Y señaló con el pulgar hacia la verja que tenía tras él.

– Me llamo Tempe Brennan -me presenté al tiempo que le tendía la mano.

El padre Poirier fijó en mí sus gafas de aviador y aceptó mi mano en un apretón débil y carente de energía. Si se calificara a la gente por su forma de estrechar la mano, el hombre no alcanzaría ni un aprobado. Tenía los dedos fríos y blandos, como zanahorias que han estado demasiado tiempo en el frigorífico. Al soltarme tuve que resistir el apremio de enjugarla en mis pantalones.
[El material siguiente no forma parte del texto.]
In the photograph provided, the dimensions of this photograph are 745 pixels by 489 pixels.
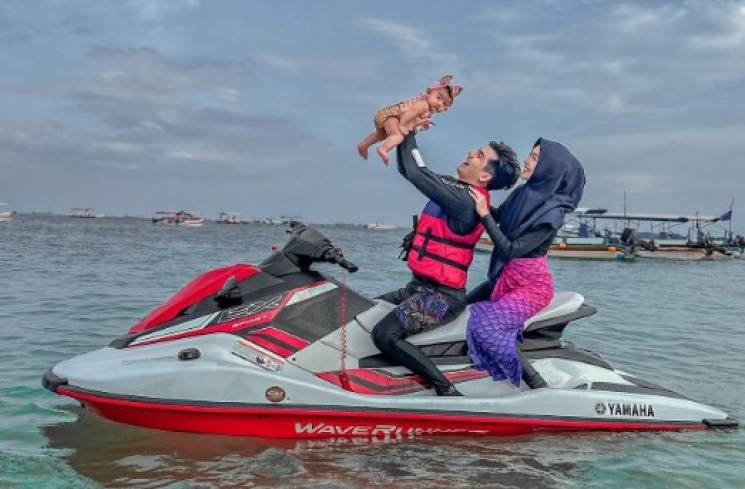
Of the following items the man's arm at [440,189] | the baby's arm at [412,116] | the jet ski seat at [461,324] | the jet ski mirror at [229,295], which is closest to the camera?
the man's arm at [440,189]

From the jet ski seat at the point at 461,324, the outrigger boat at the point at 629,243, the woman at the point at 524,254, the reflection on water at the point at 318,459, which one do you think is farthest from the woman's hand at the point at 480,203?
the outrigger boat at the point at 629,243

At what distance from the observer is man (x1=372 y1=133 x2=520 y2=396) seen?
162 inches

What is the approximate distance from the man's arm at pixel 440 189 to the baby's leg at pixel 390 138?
57 mm

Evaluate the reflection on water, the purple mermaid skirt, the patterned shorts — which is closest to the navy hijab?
the purple mermaid skirt

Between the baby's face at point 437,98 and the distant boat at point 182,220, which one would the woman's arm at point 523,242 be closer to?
the baby's face at point 437,98

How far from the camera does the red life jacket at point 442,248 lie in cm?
414

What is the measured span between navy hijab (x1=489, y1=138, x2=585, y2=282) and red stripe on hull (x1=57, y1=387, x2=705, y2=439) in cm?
122

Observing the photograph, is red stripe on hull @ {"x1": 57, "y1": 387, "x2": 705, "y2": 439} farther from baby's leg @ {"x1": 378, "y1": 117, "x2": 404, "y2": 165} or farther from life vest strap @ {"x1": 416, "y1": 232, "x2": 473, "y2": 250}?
baby's leg @ {"x1": 378, "y1": 117, "x2": 404, "y2": 165}

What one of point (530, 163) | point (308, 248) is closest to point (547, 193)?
point (530, 163)

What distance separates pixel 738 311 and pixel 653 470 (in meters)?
12.5

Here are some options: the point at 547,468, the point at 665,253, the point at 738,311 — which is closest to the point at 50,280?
the point at 547,468

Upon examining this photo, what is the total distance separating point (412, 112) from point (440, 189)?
500mm

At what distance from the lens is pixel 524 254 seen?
4215 millimetres

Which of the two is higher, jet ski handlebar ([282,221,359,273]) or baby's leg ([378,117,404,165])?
baby's leg ([378,117,404,165])
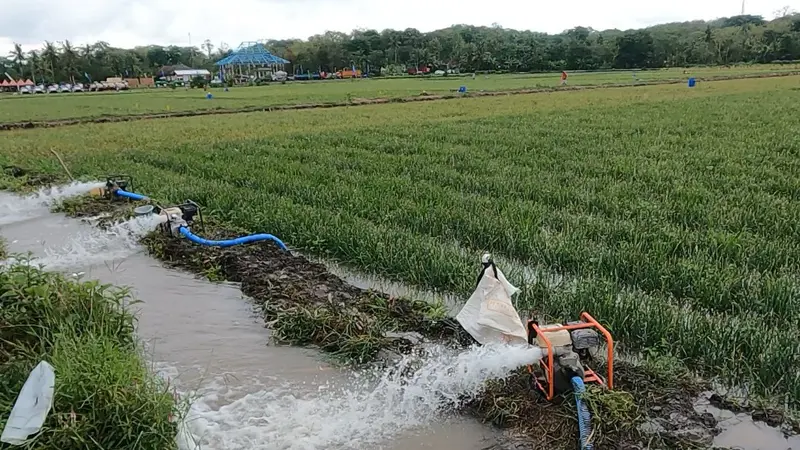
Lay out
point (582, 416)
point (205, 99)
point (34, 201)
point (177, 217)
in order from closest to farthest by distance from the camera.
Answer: point (582, 416) → point (177, 217) → point (34, 201) → point (205, 99)

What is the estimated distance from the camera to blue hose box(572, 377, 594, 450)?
2820 mm

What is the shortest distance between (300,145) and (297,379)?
957cm

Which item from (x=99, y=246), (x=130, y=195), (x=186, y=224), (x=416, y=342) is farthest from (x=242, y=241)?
(x=130, y=195)

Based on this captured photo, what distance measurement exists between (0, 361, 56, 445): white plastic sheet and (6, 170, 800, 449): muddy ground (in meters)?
1.66

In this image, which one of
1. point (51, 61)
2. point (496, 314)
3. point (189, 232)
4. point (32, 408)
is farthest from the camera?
point (51, 61)

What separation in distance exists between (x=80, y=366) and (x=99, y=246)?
3.98 meters

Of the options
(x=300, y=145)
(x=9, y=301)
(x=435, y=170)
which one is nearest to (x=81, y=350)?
(x=9, y=301)

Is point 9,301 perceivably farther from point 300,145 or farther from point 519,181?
point 300,145

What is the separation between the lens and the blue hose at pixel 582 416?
2820mm

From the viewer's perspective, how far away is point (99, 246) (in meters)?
6.61

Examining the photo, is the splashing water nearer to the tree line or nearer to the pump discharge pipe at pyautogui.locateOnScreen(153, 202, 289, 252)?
the pump discharge pipe at pyautogui.locateOnScreen(153, 202, 289, 252)

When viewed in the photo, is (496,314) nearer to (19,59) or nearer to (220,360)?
(220,360)

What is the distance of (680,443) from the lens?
9.53 ft

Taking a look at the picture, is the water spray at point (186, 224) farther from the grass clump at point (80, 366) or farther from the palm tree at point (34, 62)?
the palm tree at point (34, 62)
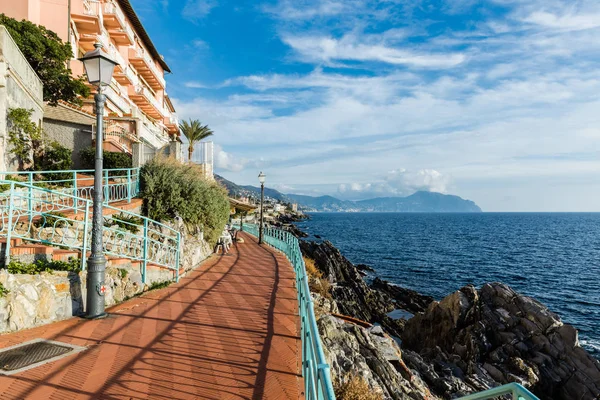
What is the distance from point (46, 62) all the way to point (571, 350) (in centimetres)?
2525

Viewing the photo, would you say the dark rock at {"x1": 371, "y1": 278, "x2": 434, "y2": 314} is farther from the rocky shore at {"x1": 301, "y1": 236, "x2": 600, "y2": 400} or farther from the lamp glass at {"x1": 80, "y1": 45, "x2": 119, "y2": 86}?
the lamp glass at {"x1": 80, "y1": 45, "x2": 119, "y2": 86}

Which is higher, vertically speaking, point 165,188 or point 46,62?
point 46,62

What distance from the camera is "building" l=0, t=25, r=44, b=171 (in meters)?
10.1

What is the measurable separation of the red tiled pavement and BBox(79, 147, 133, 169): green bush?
9.61 metres

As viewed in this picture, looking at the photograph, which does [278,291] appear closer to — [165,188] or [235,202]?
[165,188]

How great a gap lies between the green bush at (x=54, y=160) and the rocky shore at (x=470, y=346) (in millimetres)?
10115

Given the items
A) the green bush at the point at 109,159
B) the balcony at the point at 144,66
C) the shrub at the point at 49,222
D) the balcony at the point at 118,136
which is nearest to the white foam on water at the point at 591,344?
the shrub at the point at 49,222

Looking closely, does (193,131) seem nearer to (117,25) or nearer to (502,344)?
(117,25)

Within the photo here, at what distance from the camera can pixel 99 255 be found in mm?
6316

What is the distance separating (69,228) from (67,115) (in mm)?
11697

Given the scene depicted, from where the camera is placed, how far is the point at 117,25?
2789cm

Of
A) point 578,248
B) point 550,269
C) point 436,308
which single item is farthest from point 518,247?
point 436,308

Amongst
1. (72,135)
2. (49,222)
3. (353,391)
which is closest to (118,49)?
(72,135)

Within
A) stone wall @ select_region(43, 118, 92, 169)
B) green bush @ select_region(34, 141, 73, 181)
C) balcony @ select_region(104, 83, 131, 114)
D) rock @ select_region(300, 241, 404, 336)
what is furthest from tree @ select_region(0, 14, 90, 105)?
rock @ select_region(300, 241, 404, 336)
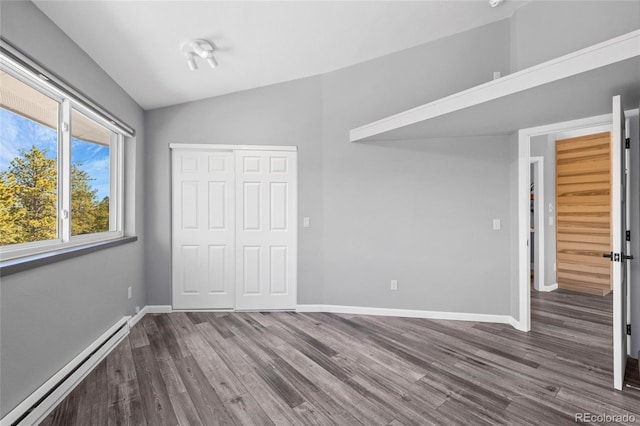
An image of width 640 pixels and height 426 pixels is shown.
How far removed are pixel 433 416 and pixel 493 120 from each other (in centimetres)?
243

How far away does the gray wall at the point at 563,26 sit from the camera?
228 cm

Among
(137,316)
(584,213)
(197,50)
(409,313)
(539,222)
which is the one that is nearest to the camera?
(197,50)

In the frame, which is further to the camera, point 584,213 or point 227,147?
point 584,213

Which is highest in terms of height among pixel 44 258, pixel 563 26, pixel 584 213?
pixel 563 26

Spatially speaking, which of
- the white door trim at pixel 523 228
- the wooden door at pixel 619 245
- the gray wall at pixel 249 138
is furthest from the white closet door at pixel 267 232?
the wooden door at pixel 619 245

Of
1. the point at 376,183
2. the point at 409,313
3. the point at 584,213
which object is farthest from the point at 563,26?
the point at 409,313

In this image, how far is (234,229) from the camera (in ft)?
11.6

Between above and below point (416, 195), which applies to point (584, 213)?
below

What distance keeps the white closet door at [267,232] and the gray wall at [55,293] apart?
1.24 metres

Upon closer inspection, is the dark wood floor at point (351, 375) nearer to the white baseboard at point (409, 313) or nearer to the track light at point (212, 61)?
the white baseboard at point (409, 313)

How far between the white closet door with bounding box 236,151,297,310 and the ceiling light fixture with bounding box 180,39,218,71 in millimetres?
1220

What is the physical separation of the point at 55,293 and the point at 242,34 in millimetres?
2381

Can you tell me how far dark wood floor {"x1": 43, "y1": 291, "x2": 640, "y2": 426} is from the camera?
5.71 feet

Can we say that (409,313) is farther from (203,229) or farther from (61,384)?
(61,384)
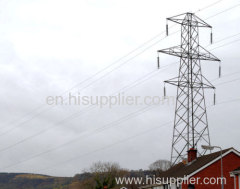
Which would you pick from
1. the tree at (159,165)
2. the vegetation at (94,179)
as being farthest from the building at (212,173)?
the tree at (159,165)

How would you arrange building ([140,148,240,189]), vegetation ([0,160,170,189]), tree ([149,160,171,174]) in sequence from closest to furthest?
building ([140,148,240,189]), vegetation ([0,160,170,189]), tree ([149,160,171,174])

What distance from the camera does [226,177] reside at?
120 feet

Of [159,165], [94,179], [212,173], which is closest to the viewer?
[212,173]

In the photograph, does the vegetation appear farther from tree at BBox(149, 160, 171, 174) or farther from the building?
the building

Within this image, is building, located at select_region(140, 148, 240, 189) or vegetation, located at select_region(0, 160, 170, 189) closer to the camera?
building, located at select_region(140, 148, 240, 189)

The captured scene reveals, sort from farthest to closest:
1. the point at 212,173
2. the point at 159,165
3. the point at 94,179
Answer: the point at 159,165
the point at 94,179
the point at 212,173

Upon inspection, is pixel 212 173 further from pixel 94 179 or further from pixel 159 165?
pixel 159 165

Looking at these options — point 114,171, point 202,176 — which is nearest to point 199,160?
point 202,176

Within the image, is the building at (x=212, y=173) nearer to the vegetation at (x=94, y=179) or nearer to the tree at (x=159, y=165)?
the vegetation at (x=94, y=179)

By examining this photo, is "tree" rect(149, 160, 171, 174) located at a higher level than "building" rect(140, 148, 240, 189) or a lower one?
higher

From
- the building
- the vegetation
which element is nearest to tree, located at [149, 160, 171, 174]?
the vegetation

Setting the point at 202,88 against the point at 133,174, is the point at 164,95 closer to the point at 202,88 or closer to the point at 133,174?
the point at 202,88

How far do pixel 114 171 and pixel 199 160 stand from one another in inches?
2204

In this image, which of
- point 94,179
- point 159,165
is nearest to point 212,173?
point 94,179
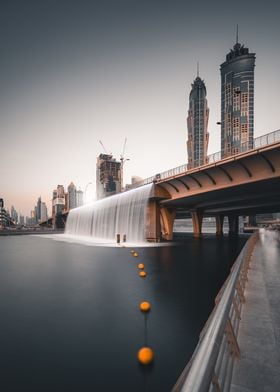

Repitió el ritual con Ryan que no mostró expresión alguna. Su temprana jovialidad había desaparecido, sustituida por una profunda gravedad: adoptaba el talante profesional. Poirier pareció deseoso de decir algo, pero ante la expresión de Ryan lo pensó mejor y apretó los labios en tensa línea. En cierto modo, sin haber dicho nada, reconocía que había dejado de ostentar la autoridad y que era Ryan quien se encontraba en aquellos momentos al frente de la situación.

– ¿Ha entrado ya alguien? -inquirió Ryan.

– Nadie. Cambronne llegó sobre las cinco de la mañana -respondió Bertrand señalando al policía uniformado que estaba a su derecha-. Nadie ha entrado ni salido. El padre nos ha dicho que sólo dos personas tienen acceso a los terrenos: él mismo y un conserje. El hombre es octogenario y trabaja aquí desde que Mamie Eisenhower popularizó los flequillos.